- Work instructions -
1. Using the Simon Property Group passage, explain why most states do not require REITs to pay state income tax. Answer in one to three sentences.
2. According to the Simon Property Group passage, how many regional malls did the company own or hold an interest in as of June 30, 2007?

- Source text -
Simon Property Group, Inc. (Simon Property) is a Delaware corporation that operates as a self-administered and self-managed real estate investment trust (REIT). To qualify as a REIT, among other things, a company must distribute at least 90 percent of its taxable income to its stockholders annually. Taxes are paid by stockholders on ordinary dividends received and any capital gains distributed. Most states also follow this federal treatment and do not require REITs to pay state income tax. Simon Property Group, L.P. (the Operating Partnership) is a majority-owned partnership subsidiary of Simon Property that owns all of our real estate properties. In this discussion, the terms we, us and our refer to Simon Property, the Operating Partnership, and their subsidiaries.
We are engaged in the ownership, development, and management of retail real estate properties, primarily regional malls, Premium Outlet® centers, The Mills®, and community/lifestyle centers. As of June 30, 2007, we owned or held an interest in 323 income-producing properties in the United States, which consisted of 189 regional malls, 71 community/lifestyle centers, 17 Mills properties, 36 Premium Outlet centers and 10 other shopping centers or outlet centers in 41 states plus Puerto Rico (collectively, the Properties, and individually, a Property). We also own interests in four parcels of land held in the United States for future development (together with the Properties, the Portfolio). In the United States, we have five new properties currently under development aggregating approximately 3.1 million square feet which will open during 2007 or early 2008. Internationally, we have ownership interests in 53 European shopping centers (France, Italy and Poland); five Premium Outlet centers in Japan; one Premium Outlet center in Mexico; and one Premium Outlet center in South Korea. We also own a 32.5% interest in five shopping centers located in China, four of which are currently under construction.
16
Operating Fundamentals
We generate the majority of our revenues from leases with retail tenants including:
· Base minimum rents and cart and kiosk rentals,
· Overage and percentage rents based on tenants sales volume, and
· Recoveries of a significant portion of our operating expenses, including common area maintenance, real estate taxes, and insurance.
Revenues of our management company, after inter-entity eliminations, consist primarily of management fees that are typically based upon the revenues of the property being managed.

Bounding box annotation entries

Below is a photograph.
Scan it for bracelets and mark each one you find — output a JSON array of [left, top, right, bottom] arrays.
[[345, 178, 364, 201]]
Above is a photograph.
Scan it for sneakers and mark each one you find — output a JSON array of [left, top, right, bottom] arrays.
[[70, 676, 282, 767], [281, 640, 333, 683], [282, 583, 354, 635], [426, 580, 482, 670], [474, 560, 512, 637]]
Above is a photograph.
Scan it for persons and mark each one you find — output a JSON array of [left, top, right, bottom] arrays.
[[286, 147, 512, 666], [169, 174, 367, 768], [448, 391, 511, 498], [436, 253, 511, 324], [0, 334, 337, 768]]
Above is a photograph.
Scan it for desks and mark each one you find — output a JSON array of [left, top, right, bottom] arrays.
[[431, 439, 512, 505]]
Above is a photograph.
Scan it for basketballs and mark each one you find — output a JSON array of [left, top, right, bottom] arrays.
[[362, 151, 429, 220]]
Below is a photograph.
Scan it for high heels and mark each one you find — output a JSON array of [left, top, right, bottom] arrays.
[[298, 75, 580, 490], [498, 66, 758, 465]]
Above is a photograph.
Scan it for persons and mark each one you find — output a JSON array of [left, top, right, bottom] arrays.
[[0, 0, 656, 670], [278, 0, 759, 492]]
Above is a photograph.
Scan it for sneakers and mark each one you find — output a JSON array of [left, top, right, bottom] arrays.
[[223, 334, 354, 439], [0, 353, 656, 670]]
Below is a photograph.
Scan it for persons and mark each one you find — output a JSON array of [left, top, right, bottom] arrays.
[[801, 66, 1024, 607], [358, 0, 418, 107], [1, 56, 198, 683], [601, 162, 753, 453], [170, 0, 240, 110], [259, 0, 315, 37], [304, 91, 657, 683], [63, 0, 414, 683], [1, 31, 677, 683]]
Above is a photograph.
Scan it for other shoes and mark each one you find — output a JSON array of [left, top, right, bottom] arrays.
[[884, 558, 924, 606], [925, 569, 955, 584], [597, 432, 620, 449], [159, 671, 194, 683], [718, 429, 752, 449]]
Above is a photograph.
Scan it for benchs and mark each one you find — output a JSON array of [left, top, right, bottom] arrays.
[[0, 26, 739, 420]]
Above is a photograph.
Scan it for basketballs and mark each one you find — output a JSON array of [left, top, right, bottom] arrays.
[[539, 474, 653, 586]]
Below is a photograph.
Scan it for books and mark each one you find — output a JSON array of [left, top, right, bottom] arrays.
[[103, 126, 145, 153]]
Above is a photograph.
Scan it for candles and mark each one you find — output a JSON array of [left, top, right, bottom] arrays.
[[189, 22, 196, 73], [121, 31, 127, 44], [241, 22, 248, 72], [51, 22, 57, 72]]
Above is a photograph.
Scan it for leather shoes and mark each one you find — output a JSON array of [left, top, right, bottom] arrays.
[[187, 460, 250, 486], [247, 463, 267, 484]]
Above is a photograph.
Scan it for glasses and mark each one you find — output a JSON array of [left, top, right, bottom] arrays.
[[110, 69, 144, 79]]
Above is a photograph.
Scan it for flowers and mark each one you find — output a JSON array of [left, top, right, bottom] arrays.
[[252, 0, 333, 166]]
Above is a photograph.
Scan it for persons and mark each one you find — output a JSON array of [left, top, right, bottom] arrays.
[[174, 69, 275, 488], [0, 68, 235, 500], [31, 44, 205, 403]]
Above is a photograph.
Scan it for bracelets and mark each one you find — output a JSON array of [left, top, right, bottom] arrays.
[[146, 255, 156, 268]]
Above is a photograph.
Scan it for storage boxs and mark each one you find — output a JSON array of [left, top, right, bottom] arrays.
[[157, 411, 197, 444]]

- Answers to each task -
1. Most states follow the federal treatment of REITs. Under that treatment, stockholders pay the taxes on the ordinary dividends and capital gains they receive, so the states also do not require REITs to pay state income tax.

2. 189 regional malls.